Problem details:
Rewrite all of the records below, replacing every "tall window" with "arched window" and keeping everything else the same. Do not include the pictures in your answer.

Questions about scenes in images

====================

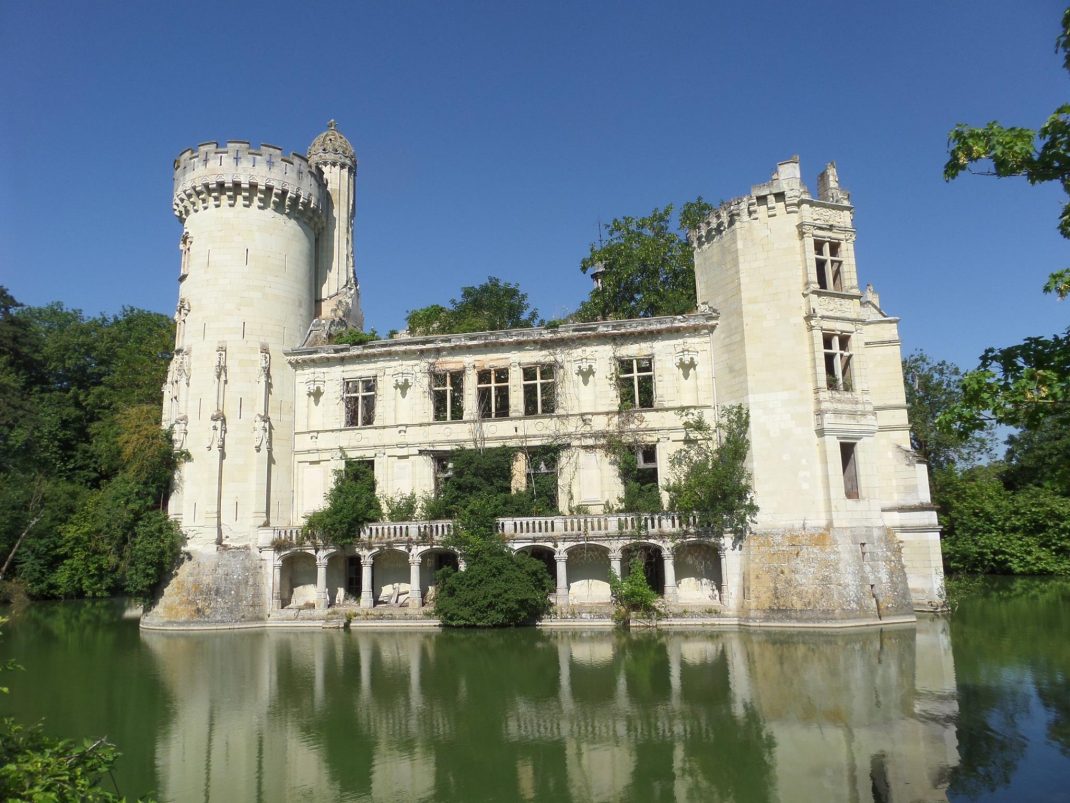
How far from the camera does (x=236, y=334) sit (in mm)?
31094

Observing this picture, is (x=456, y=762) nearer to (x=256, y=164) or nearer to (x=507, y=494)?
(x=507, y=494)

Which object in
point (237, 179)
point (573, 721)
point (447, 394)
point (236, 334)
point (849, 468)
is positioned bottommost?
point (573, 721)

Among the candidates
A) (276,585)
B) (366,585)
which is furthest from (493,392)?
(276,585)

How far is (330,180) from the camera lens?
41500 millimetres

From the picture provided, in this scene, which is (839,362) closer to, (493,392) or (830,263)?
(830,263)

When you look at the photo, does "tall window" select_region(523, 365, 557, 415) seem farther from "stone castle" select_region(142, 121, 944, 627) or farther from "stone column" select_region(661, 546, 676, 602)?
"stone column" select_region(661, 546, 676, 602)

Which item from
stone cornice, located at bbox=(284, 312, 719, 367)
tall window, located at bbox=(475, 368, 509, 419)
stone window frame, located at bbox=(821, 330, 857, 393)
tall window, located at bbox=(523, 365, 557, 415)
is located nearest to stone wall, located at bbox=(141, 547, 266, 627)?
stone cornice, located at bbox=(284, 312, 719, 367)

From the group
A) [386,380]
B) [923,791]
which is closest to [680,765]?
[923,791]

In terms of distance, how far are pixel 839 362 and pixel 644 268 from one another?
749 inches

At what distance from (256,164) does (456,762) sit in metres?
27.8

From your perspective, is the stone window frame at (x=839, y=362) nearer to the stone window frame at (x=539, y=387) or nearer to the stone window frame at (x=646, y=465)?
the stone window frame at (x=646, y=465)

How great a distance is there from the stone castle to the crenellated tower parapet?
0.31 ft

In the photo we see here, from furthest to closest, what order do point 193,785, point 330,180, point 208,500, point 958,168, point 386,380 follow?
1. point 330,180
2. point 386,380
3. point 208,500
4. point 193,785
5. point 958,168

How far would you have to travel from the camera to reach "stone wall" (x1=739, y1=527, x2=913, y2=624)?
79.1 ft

====================

Completed exercise:
How far from the camera does (x=236, y=334) sit (in mm)?
31094

Observing this picture, is (x=456, y=762) nearer to (x=256, y=164) or nearer to (x=507, y=494)?
(x=507, y=494)

Which object in
point (237, 179)
point (573, 721)
point (447, 394)
point (236, 334)
point (849, 468)
is positioned bottommost?
point (573, 721)

Among the candidates
A) (276,585)
B) (366,585)
which is furthest from (493,392)?
(276,585)

How far is (330,180) from the camera lens?
41500 millimetres

From the picture provided, in this scene, which is (839,362) closer to, (493,392) or (830,263)?
(830,263)

When you look at the photo, does "arched window" select_region(523, 365, 557, 415) seem farther from "stone castle" select_region(142, 121, 944, 627) or farther from "stone column" select_region(661, 546, 676, 602)?
"stone column" select_region(661, 546, 676, 602)

Which item from
stone cornice, located at bbox=(284, 312, 719, 367)
arched window, located at bbox=(475, 368, 509, 419)
stone window frame, located at bbox=(821, 330, 857, 393)
arched window, located at bbox=(523, 365, 557, 415)
is located nearest to stone wall, located at bbox=(141, 547, 266, 627)?
stone cornice, located at bbox=(284, 312, 719, 367)

From the group
A) [386,380]
B) [923,791]
which is closest to [680,765]?
[923,791]

In terms of distance, how far are pixel 839 362 and pixel 644 268 from one another?
749 inches

At what distance from (256,164) does (456,762) sit in metres?
27.8

From your perspective, is the stone window frame at (x=839, y=362) nearer to the stone window frame at (x=539, y=387) or nearer to the stone window frame at (x=646, y=465)?
the stone window frame at (x=646, y=465)

How great a distance is there from the stone castle to the crenellated tower parapet?
0.31 ft

In the photo we see here, from furthest to closest, what order do point 193,785, point 330,180, point 208,500, point 958,168, point 386,380 follow?
1. point 330,180
2. point 386,380
3. point 208,500
4. point 193,785
5. point 958,168

How far would you have to travel from the camera to reach "stone wall" (x1=739, y1=527, x2=913, y2=624)?
79.1 ft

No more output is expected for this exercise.